Dissertação de mestrado de Misleide Falbe, da Faculdade de Ciências Farmacêuticas (FCF) da USP, apresenta novas abordagens para o tratamento de transtornos de ansiedade. A pesquisa revisou a bibliografia em busca de peptídeos, ou seja, proteínas, bioativos moduladores dos receptores GABA-A. A pesquisadora, que identificou a Alpha-Casozepina, ressalta que substâncias como a identificada promovem efeito ansiolítico sem os efeitos colaterais dos medicamentos convencionais, como dependência e tolerância.
O estudo focou em identificar peptídeos bioativos com potencial ansiolítico para oferecer uma alternativa aos tratamentos atuais, como os benzodiazepínicos. Esses são proteínas de interesse farmacológico por não só ampliar as opções terapêuticas, mas também proporcionar mais segurança aos pacientes por reduzir os riscos associados e melhorar a adesão ao tratamento em uma população cada vez mais preocupada com os efeitos colaterais dos medicamentos.
“Os peptídeos bioativos podem ser uma alternativa de baixa toxicidade. Seus produtos de degradação são aminoácidos, que não são tóxicos, o que gera uma aceitabilidade muito grande por parte da população”, defende Falbel.
Falbel destaca que, diferente de muitos medicamentos convencionais para ansiedade, “os peptídeos bioativos não geram resíduos tóxicos no organismo”. Essa característica é um dos principais atrativos dessa classe de compostos, que oferece aos pacientes uma alternativa terapêutica mais segura contra efeitos como tolerância e dependência e que pode reduzir o estigma associado ao uso prolongado de ansiolíticos.
Alternativas ao convencional
“Eles agem em receptores GABA A e, ao se ligarem a estes receptores, permitem a abertura de canais de cloro. O cloro, ao adentrar o canal iônico, negativiza a voltagem da membrana, o que gera uma hiperpolarização que significa efeito ansiolítico, ou seja, redução da excitabilidade central”, explica a mestre. Apesar do potencial deles, ainda não há produto disponível no mercado brasileiro. Para que isso aconteça, é necessário avançar em ensaios clínicos com humanos, uma vez que maioria dos testes feitos mantiveram-se em laboratório ou em animais.
“O problema se trata de uma base cultural”, explica Falbel. “A falta de consciência sobre a importância de desenvolver tratamentos menos tóxicos resulta em portas fechadas para pesquisas alternativas”. O desafio atual é expandir os ensaios in vitro para modelos clínicos em seres humanos. “Apenas assim poderemos avaliar seu potencial completo como alternativa segura aos ansiolíticos convencionais”, continua.

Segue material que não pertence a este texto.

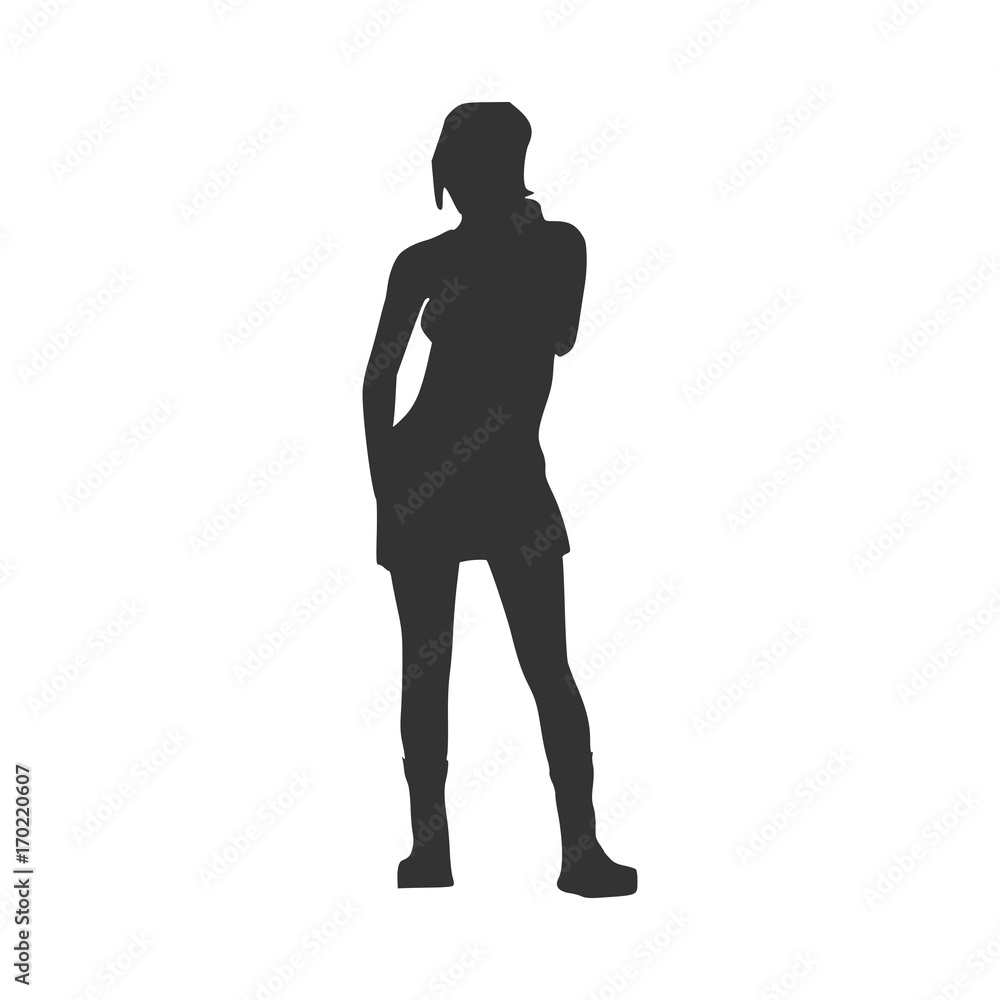 Woman in Short Dress or Skirt. Black Silhouette Standing Full Length Over White Background. Vector Illustration. Front View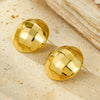 Simple Style Stainless Steel Round Square Electroplated Women's Earrings
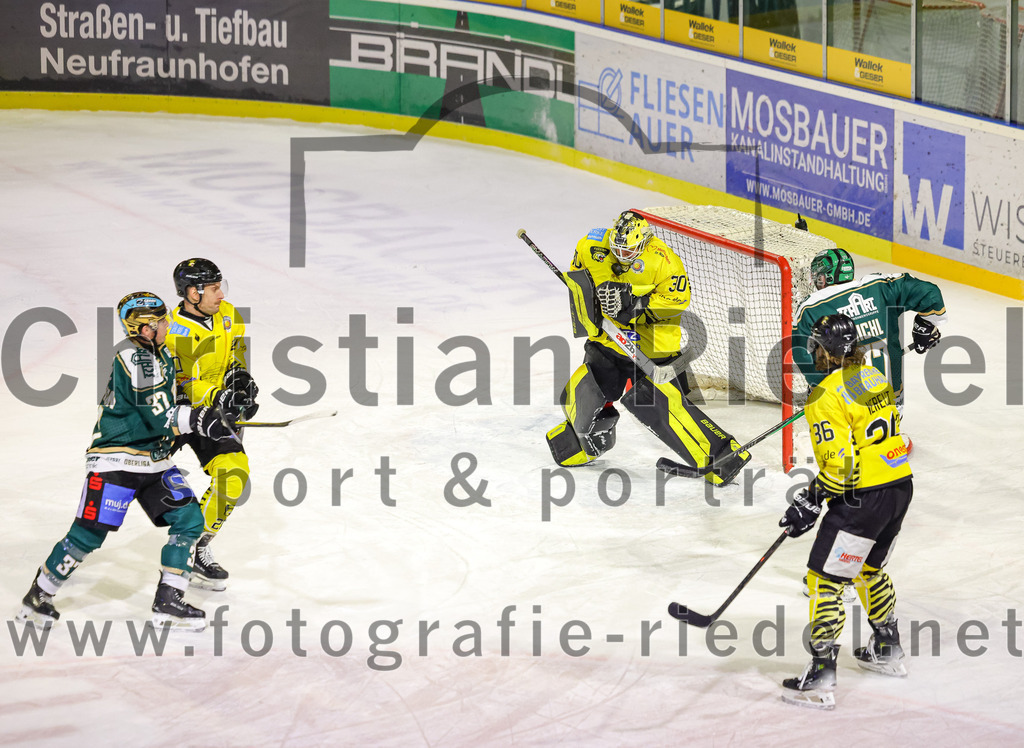 2025-12-28_109_TSV_Erding_gegen_onesto_Tigers_Bayreuth | Erding, Deutschland, 28.12.2025:Eishockey, Oberliga Süd 2025 / 2026, 31. Spieltag, TSV Erding gegen onesto Tigers Bayreuth, Endergebnis: 6:5 n.V.Thomas Matheson (Erding Gladiators, #37), Torwart Maximilian Meier (onesto Tigers Bayreuth, #30), Philipp Michl (Erding Gladiators, #77), Sam Verelst (onesto Tigers Bayreuth, #36)Foto: Christian Riedel / fotografie-riedel.net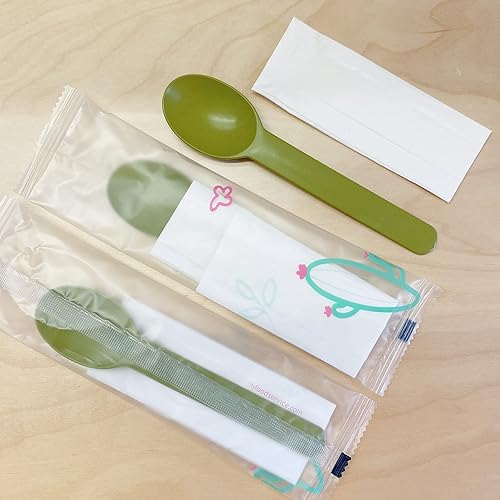 Cuchara de sopa desechable para pastel de postre envuelta individualmente (6 pulgadas) con servilleta (8 x 9 pulgadas) (azul, 25)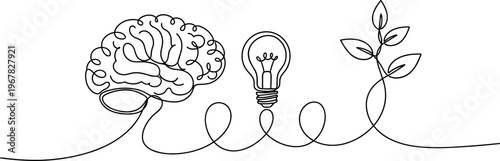 Brain with light bulb idea inspiration.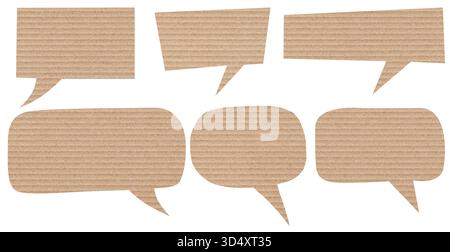 cardboard paper speech bubble set isolated mockup design element Stock Photo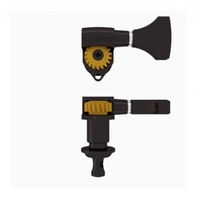 Hipshot Classic Open Guitar Tuning Machine Black  Staggered set of 6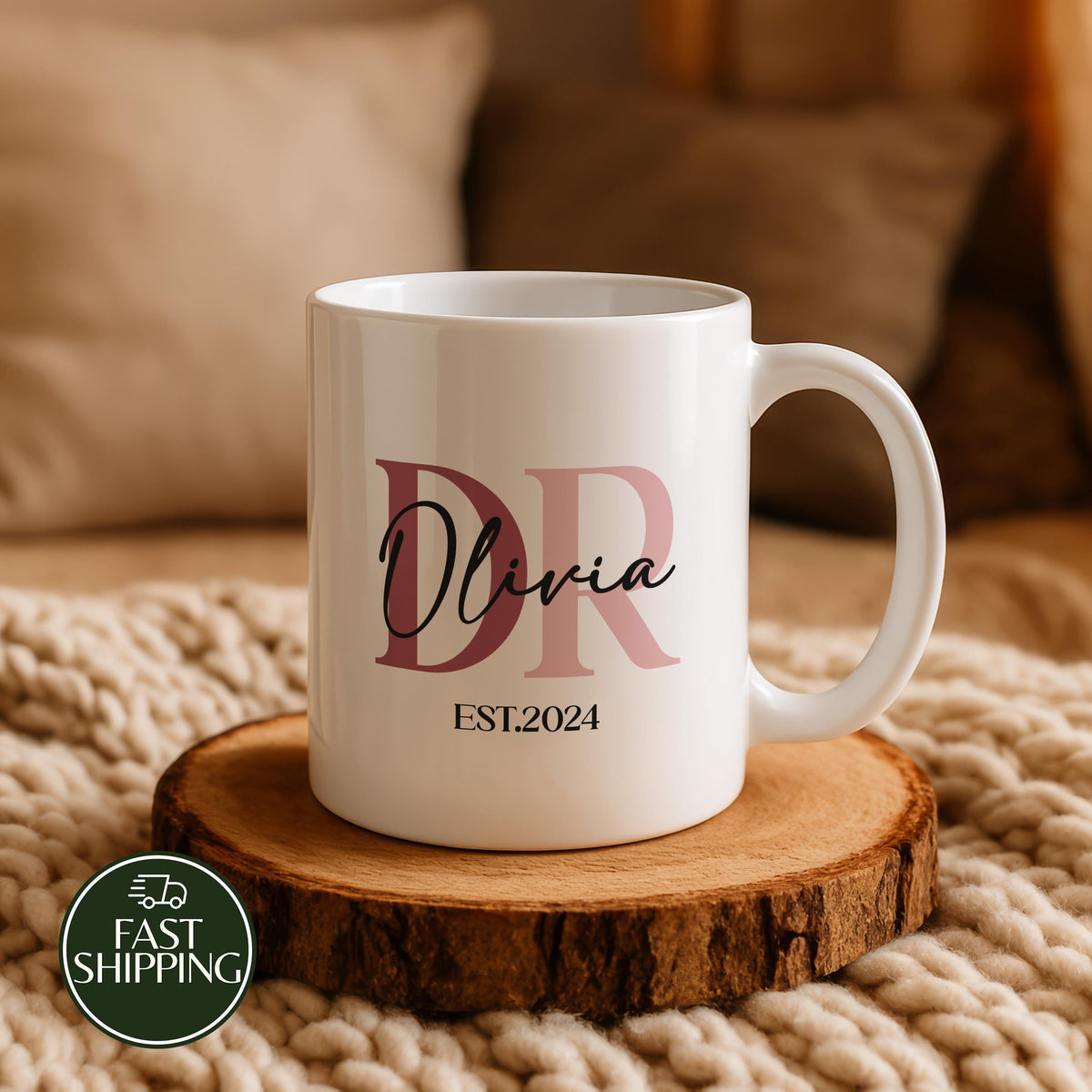Custom Doctor Coffee Mug with Name and Established Year, Personalized DR Ceramic Cup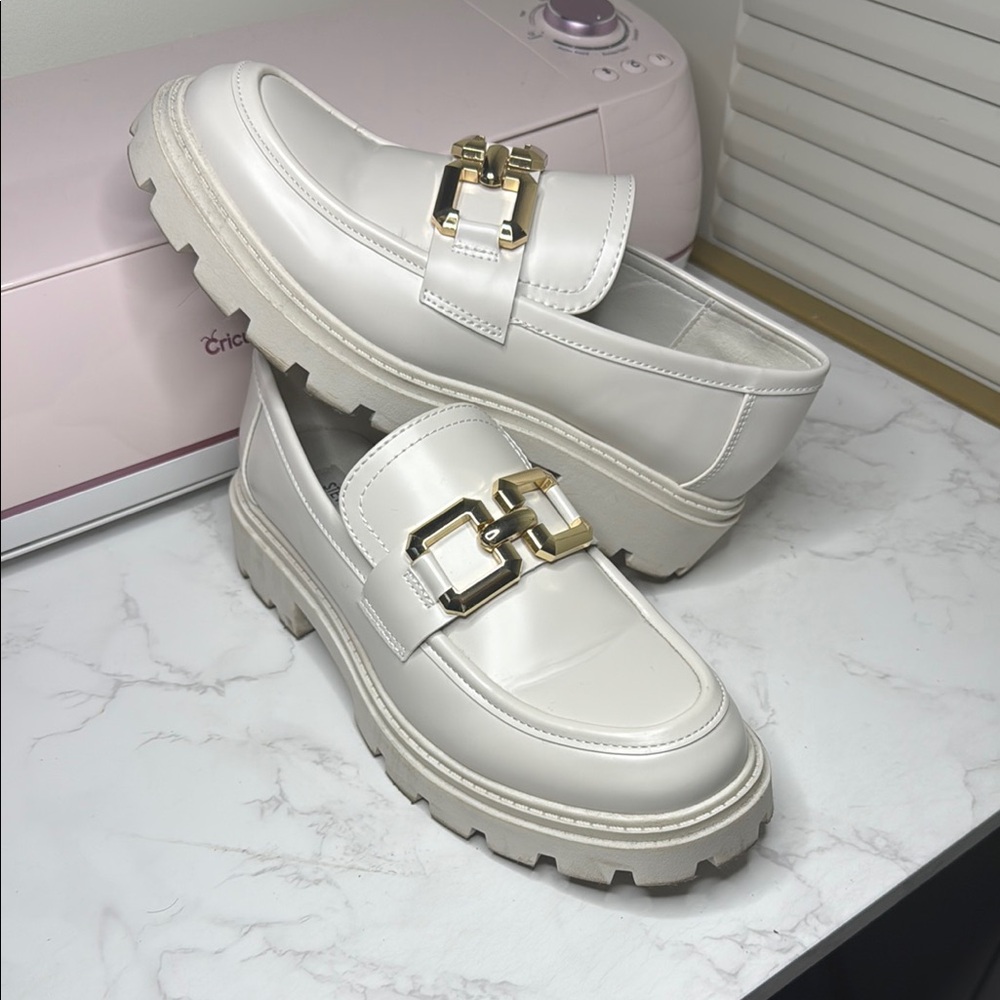Steve Madden Women’s White and Gold Platform Loafers with Chunky Sole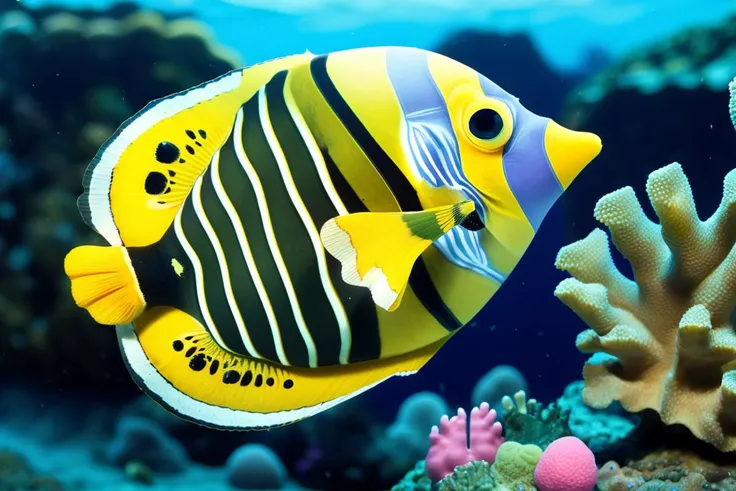 A photo-shoot episode by Cristina Mittermeier, presents a Butterflyfish investigating a sea sponge, featuring prominent dorsal fins protruding upwards, a snout extended towards the sponge, and scales exhibiting intricate patterns.
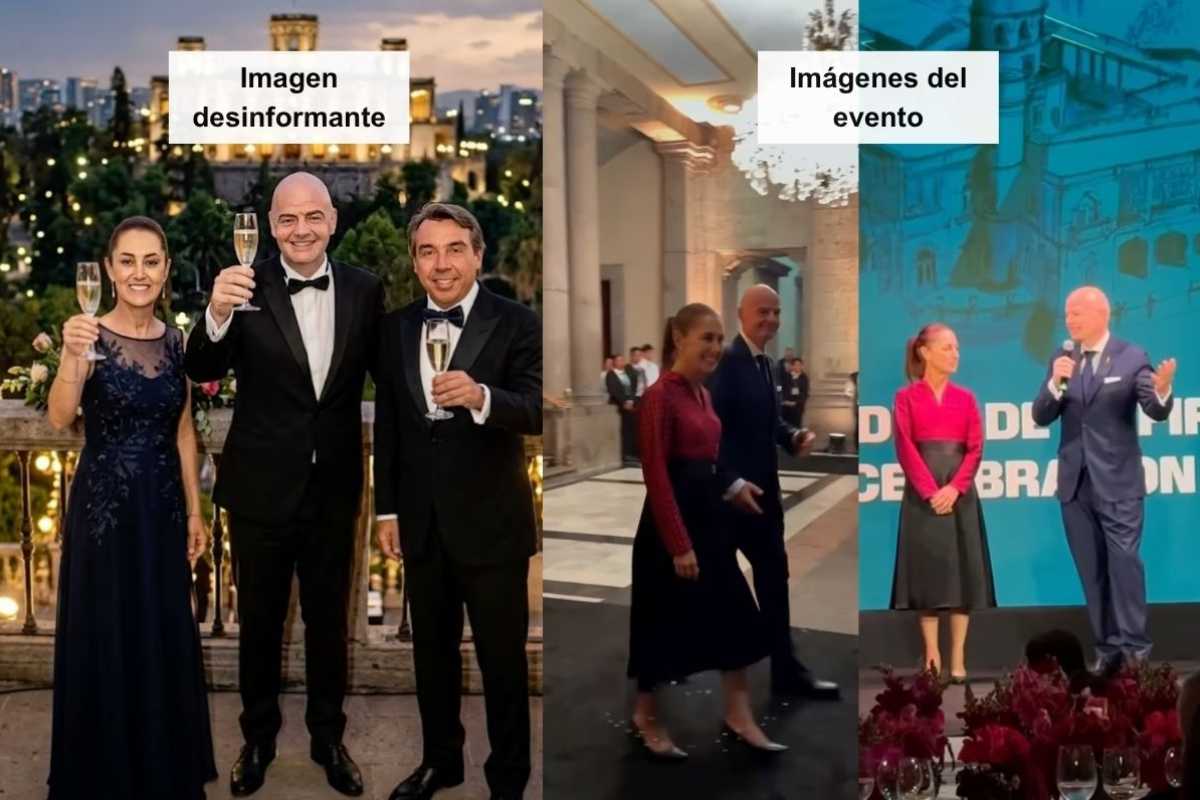 Fuente: Comparación de imagen desinformante y capturas de pantalla del evento de la FIFA en el Castillo de Chapultepec. 
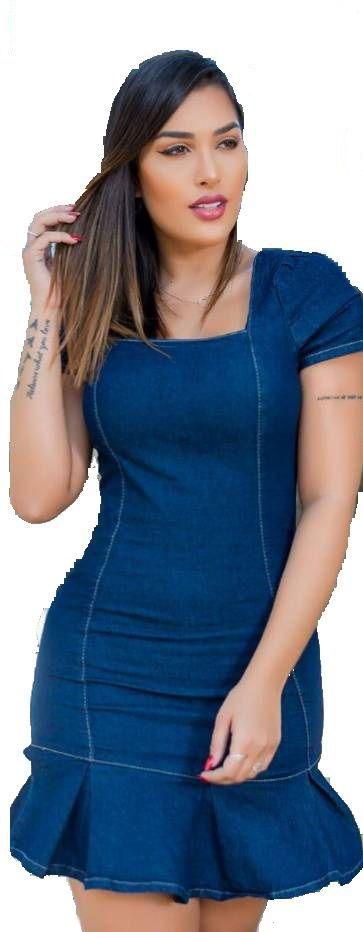 vestidos jeans com lycra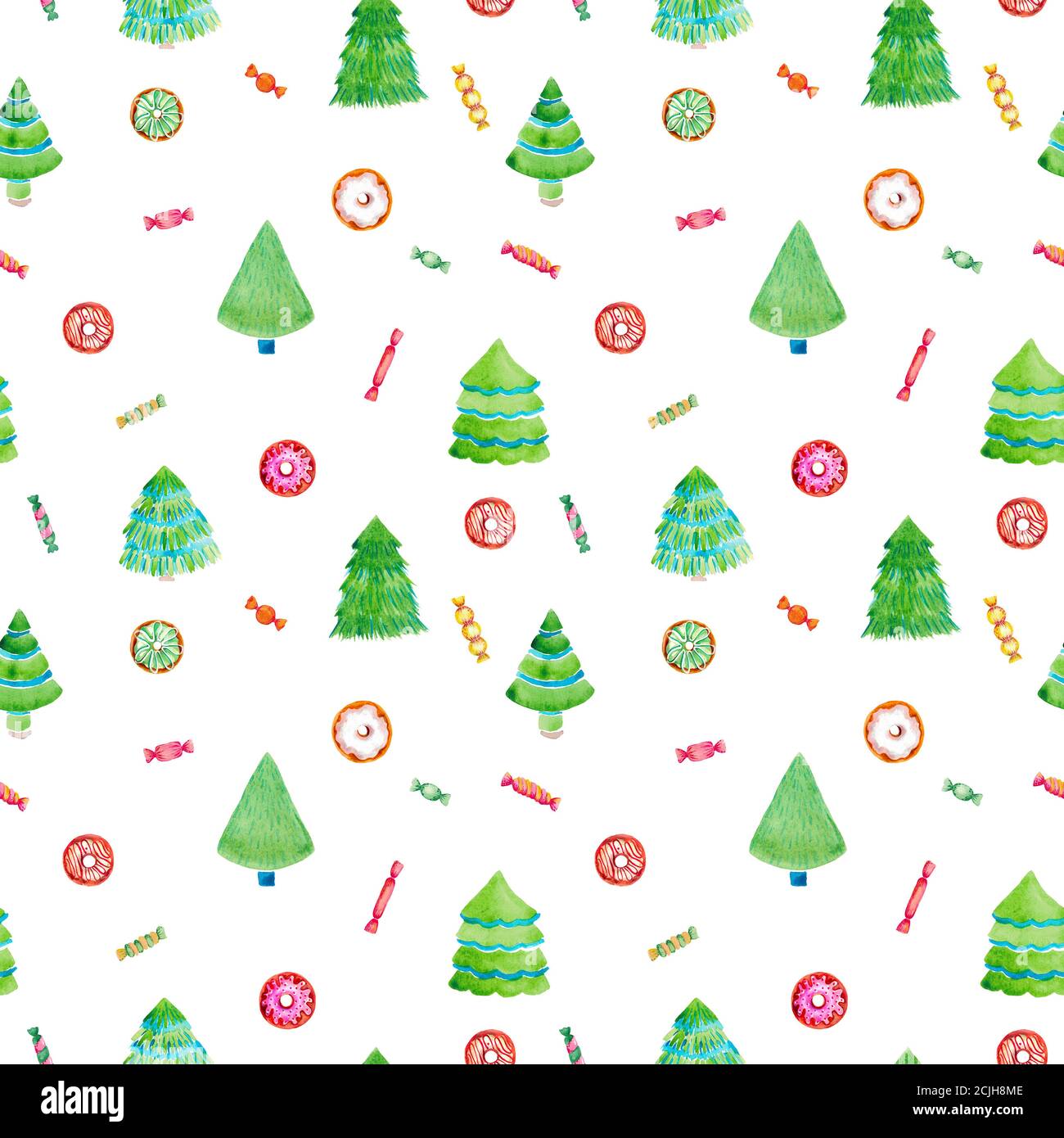 Árbol de Navidad donuts dulce sin costuras patrón sobre fondo blanco.  Acuarela ilustración invierno papel tapiz digital paquete de papel regalo  envoltorio Fotografía de stock - Alamy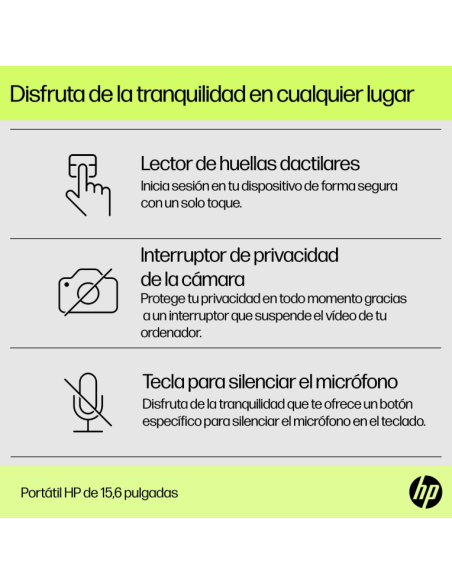 HP Laptop 15-fd0234ns Intel® Core™ i7 i7-1355U Portátil 39,6 cm (15.6") Full HD 16 GB DDR4-SDRAM 512 GB SSD Wi-Fi 6E (802.11ax)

A equipe da USP da qual ela faz parte também investiga como alimentos probióticos com essas proteínas podem ser incorporados à dieta para auxiliar no controle da ansiedade. “O iogurte e outros produtos fermentados podem liberar esses peptídeos durante o processo de fermentação, atuando como coadjuvantes ao tratamento e melhorando o bem-estar sem substituições medicamentosas radicais”, explica.
Experiência pessoal como motivação
Durante a pandemia, a pesquisadora foi diagnosticada com transtorno de ansiedade, o que a motivou a mudar o foco de seu trabalho acadêmico. Originalmente, sua pesquisa no mestrado investigava iogurtes probióticos e suas propriedades benéficas. Com o diagnóstico, a pesquisadora decidiu direcionar sua pesquisa para entender melhor o que ocorre no cérebro de pessoas com ansiedade e explorar como essas moléculas de interesse poderiam aliviar esses sintomas.
Ela destaca o impacto que a nova classe de ansiolíticos baseada poderia ter na saúde mental pública. Com tratamentos menos agressivos e focados em compostos naturais, ela acredita que o estigma em torno dos medicamentos para saúde mental possa ser reduzido. “A demonização dos medicamentos tradicionais gera medo na população e um tratamento mais natural pode ajudar a reverter essa resistência”, afirma.
Com o avanço dos estudos em neurociência e bioquímica, a busca por tratamentos ansiolíticos mais seguros se torna cada vez mais urgente. A nutricionista destaca que a preocupação com os efeitos colaterais dos medicamentos convencionais precisam impulsionar novas abordagens terapêuticas. Segundo a pesquisadora, cerca de uma em cada três pessoas nos países em desenvolvimento, como o Brasil, apresenta algum transtorno de ansiedade e muitos recorrem a benzodiazepínicos; medicamentos eficazes, mas acompanhados por efeitos colaterais que podem levar à descontinuidade do tratamento.